Late in the afternoon, we sat down to a huge turkey dinner that left all of us boys truly bloated, lying on the couch or out flat on the living room floor. The End.

I started off kindergarten clinging to my mother's skirts, bawling my eyes out. Unfortunately I never did like going to school that year or the 4 that came afterwards. Just an unduly shy, little kid. I remember in kindergarten all of us having to paint on big easels from 1 to 100 in light blue watercolors. Try my best, I just couldn't do it. See, I hated math from the get-go! Right up through 16 years later! Years later my mother told me my teacher had sent her a formal letter stating that I was retarded!!!!! I wish she'd kept that letter. I'd have it framed & hung in my den! I remember my mother having to "attend" school with me, she sitting next to me on our tiny chairs. I assume that did the trick as I was in 1st grade the next year. 
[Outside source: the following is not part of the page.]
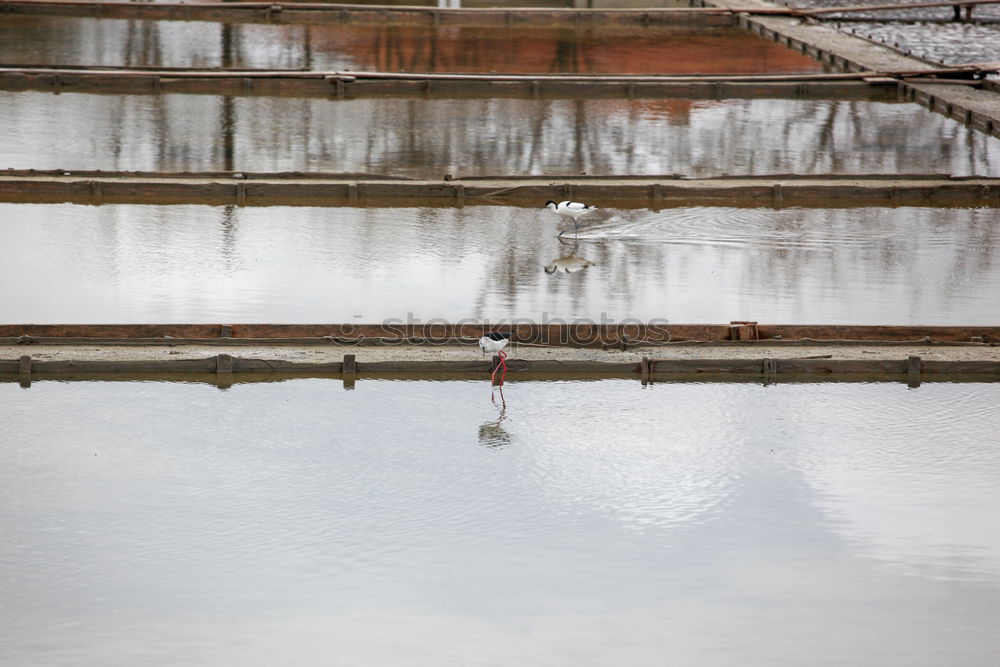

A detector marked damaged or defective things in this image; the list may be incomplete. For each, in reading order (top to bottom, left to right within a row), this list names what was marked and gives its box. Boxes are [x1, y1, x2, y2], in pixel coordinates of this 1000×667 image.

rusty metal rail [1, 171, 1000, 207]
Another "funny" school calamity happened during lunch period perhaps in the 4th grade. During recess I was chasing 2 boys down the stairs which had wrought iron, ornamental banisters. As I made the sharp turn on the landing I grazed my noggin on a projecting piece of that banister and man, how the blood did flow. I was terrified of the school nurse, and having cut my head a few times before, I knew what to do. I ran into the boys bathroom, put my head under the faucet and ran cold water over the wound. Thinking I had staunched the flow, I held several paper towels up against my sopping head and proceeded back to my classroom. Well, my teacher took one look at me and demanded to know what had happened. Because being inside was against recess rules, I lied to her, telling her that I'd gone home for lunch, fallen down our staircase, and my mother sent me back to school!!! She told me to put my coat on and go home right then and there. Well, it was just after Christmas and I had a brand new tan winter coat on. As I ran lickity-split, of course, the blood began to flow and pretty soon my tan coat was stained up pretty good. Then, on arriving home, my mother, seeing the ruined coat, scolded me rather than sympathizing with me. Oh boy, what a day!
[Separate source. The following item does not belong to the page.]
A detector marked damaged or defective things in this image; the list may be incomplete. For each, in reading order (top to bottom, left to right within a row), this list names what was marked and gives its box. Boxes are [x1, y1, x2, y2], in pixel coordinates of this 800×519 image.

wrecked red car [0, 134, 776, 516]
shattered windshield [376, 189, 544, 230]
One of those earlier cuts came as a result of my cheating at "Blindman's Bluff" in which we threw a ball into our big side yard, all having bandannas over our eyes. So yeah, I peaked, saw the ball and proceeded on all fours willy-nilly right straight into a steel post that used to carry a carousel, now long gone. I have a perfectly delightful scar to this day right on the top of my head, right in the center!
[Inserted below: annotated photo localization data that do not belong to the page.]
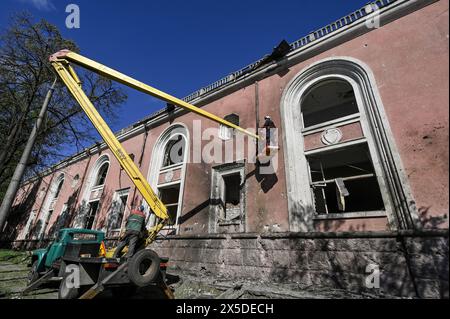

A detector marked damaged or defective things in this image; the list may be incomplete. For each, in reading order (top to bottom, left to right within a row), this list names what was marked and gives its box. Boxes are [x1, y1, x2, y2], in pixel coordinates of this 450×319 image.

burnt window opening [300, 79, 360, 128]
broken window [300, 79, 360, 128]
broken window [220, 114, 241, 141]
burnt window opening [221, 114, 241, 141]
burnt window opening [163, 136, 185, 169]
burnt window opening [308, 144, 384, 215]
broken window [308, 144, 384, 215]
burnt window opening [158, 185, 179, 228]
broken window [157, 185, 180, 228]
One winter there I remember the snow being very high, so my eldest brother John built a real igloo with a 10 foot long tunnel leading into it. He must have worked for days and days, then pouring water over it all to turn it to ice. And summers I remember sitting on the side porch steps with my buddy from across the street with a big mixing bowl filled with ice cubes. Crunch, crunch, air-conditioning! My mother was so cost-conscious too. We had tiny black Westinghouse fans that were turned on low when we got into bed, but as soon as we were asleep, she'd turn them off. And, I still can't imagine how we must have stunk sd we all bathed just once a week, on Saturday evenings, in exactly one inch of water in the bottom of the tub, even having to get into "used" water. Yuck! 

Then, in 1950, my dad quit Westinghouse after 24 years, and we headed out West in a brand new Buick!